### TASK OBJECTIVE
Under this line are the records; repeat exactly the lines starting at the one containing "BumbuToys Figurine en" and ending at the one containing "Adjustable Shift Lever", omitting pictures.

### DATASET CONTENT
################
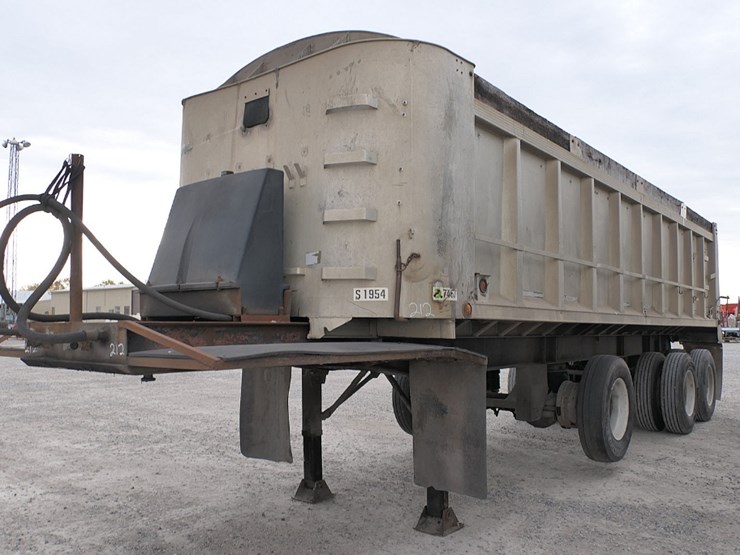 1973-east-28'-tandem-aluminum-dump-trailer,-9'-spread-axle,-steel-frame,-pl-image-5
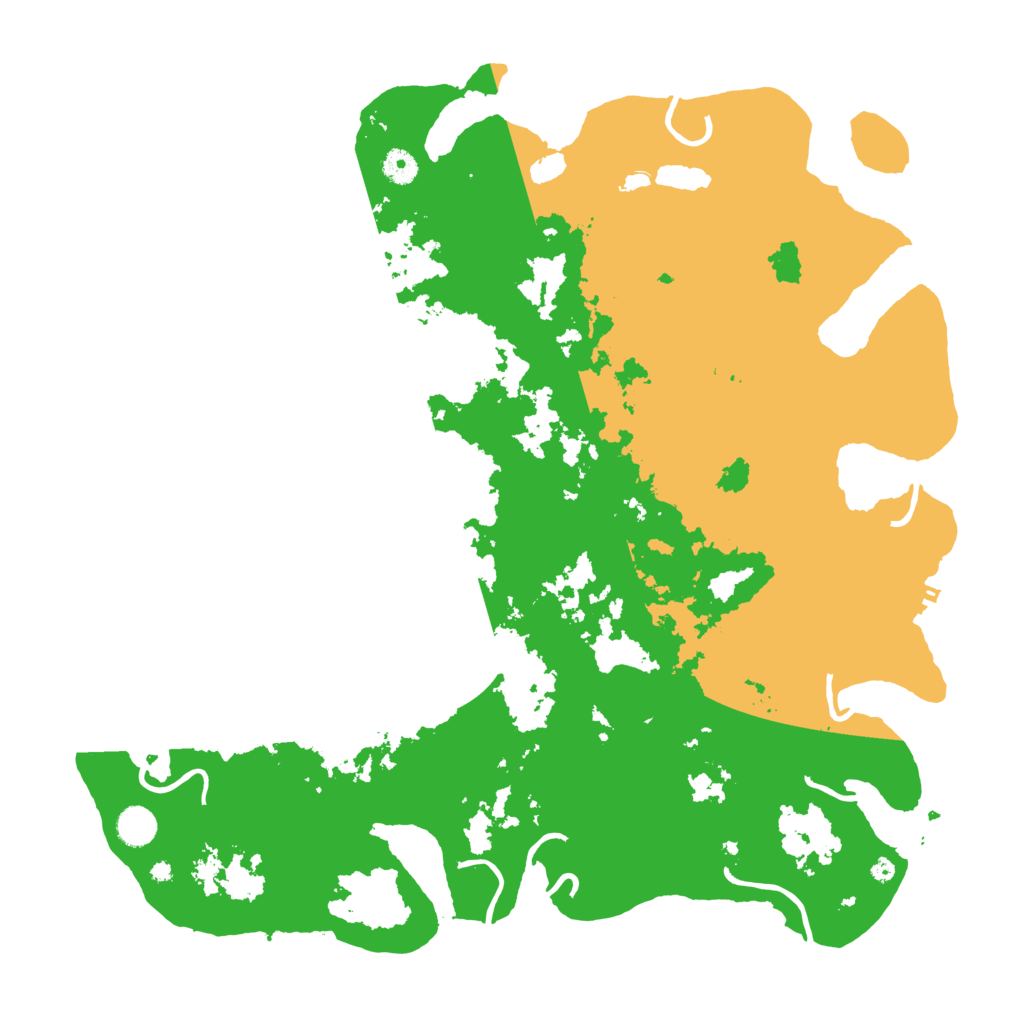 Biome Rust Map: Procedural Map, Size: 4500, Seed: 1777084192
################
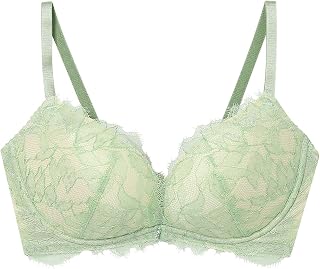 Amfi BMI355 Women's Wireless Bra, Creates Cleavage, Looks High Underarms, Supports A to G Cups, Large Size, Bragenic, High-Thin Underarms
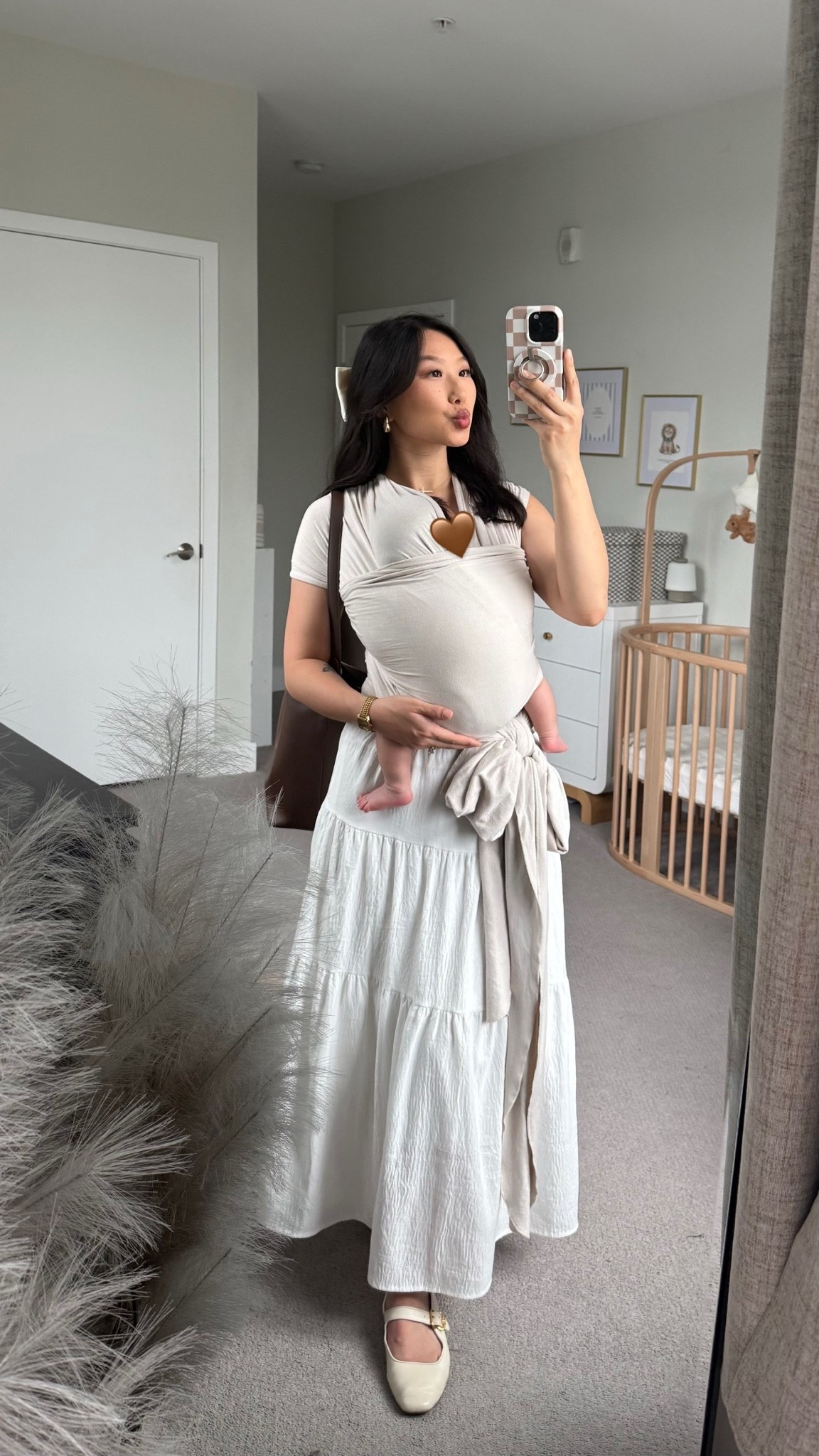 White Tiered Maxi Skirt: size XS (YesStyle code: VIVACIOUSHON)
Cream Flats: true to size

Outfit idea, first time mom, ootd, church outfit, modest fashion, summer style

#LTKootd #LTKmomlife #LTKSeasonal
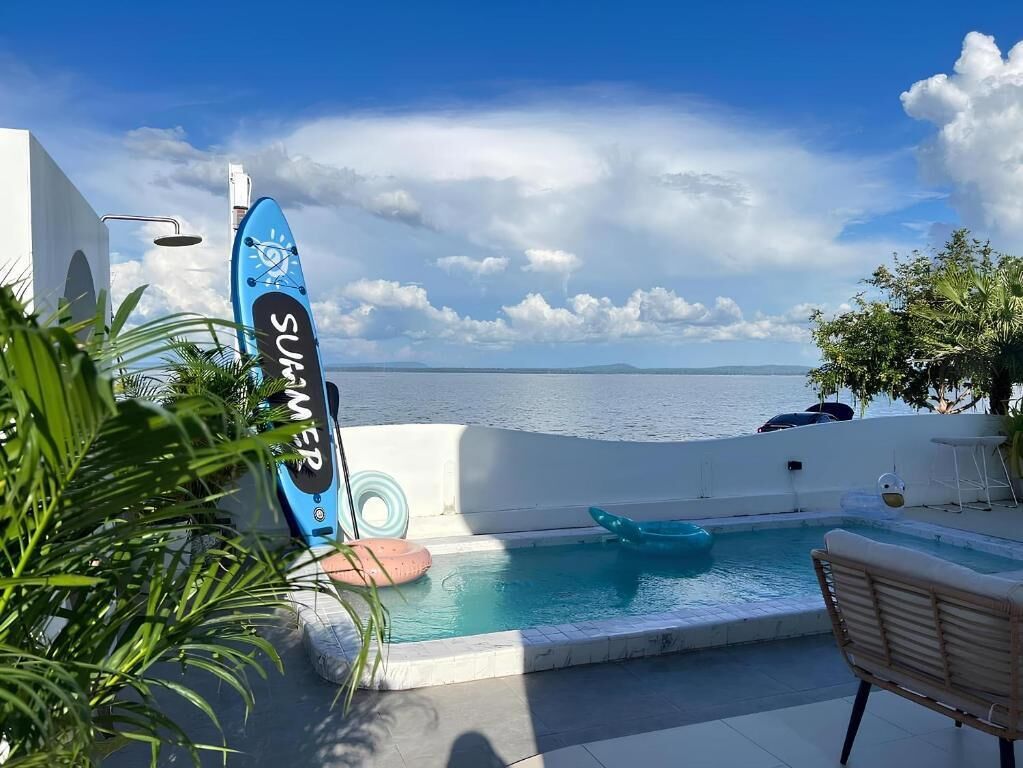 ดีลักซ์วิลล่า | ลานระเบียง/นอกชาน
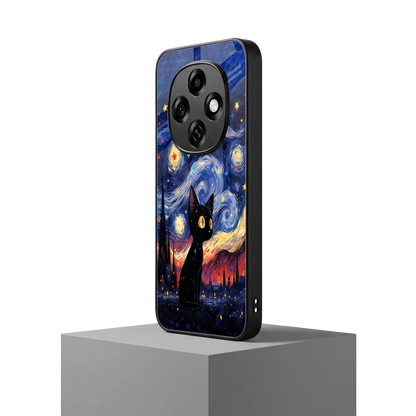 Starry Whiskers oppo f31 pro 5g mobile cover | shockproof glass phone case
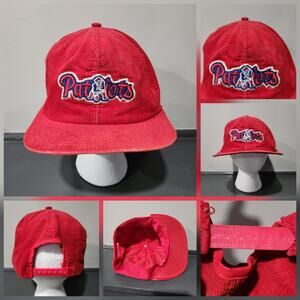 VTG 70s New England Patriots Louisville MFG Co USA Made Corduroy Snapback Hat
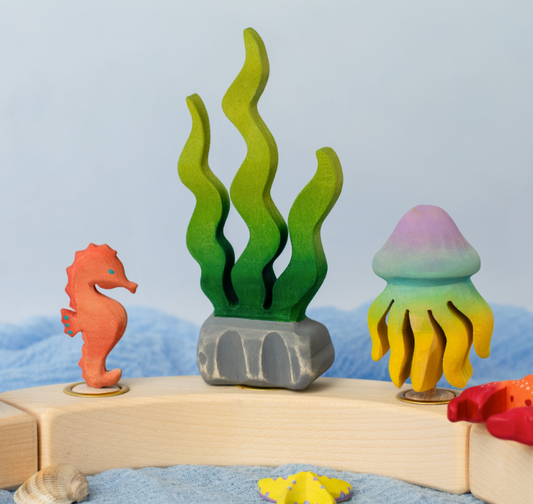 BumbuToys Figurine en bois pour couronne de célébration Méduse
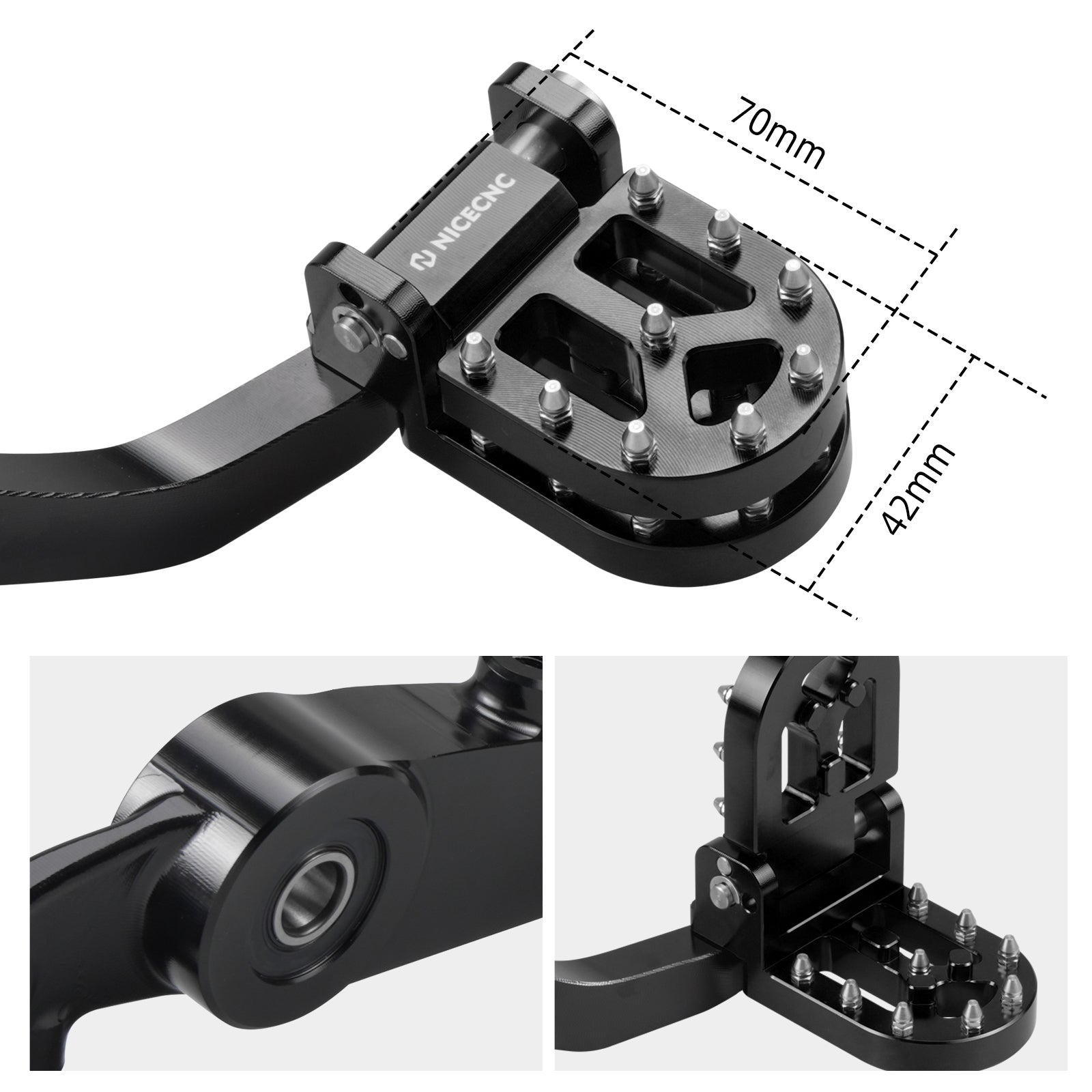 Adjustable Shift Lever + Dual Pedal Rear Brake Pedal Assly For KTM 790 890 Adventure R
################
### TASK OUTPUT
 BumbuToys Figurine en bois pour couronne de célébration Méduse
 Adjustable Shift Lever + Dual Pedal Rear Brake Pedal Assly For KTM 790 890 Adventure R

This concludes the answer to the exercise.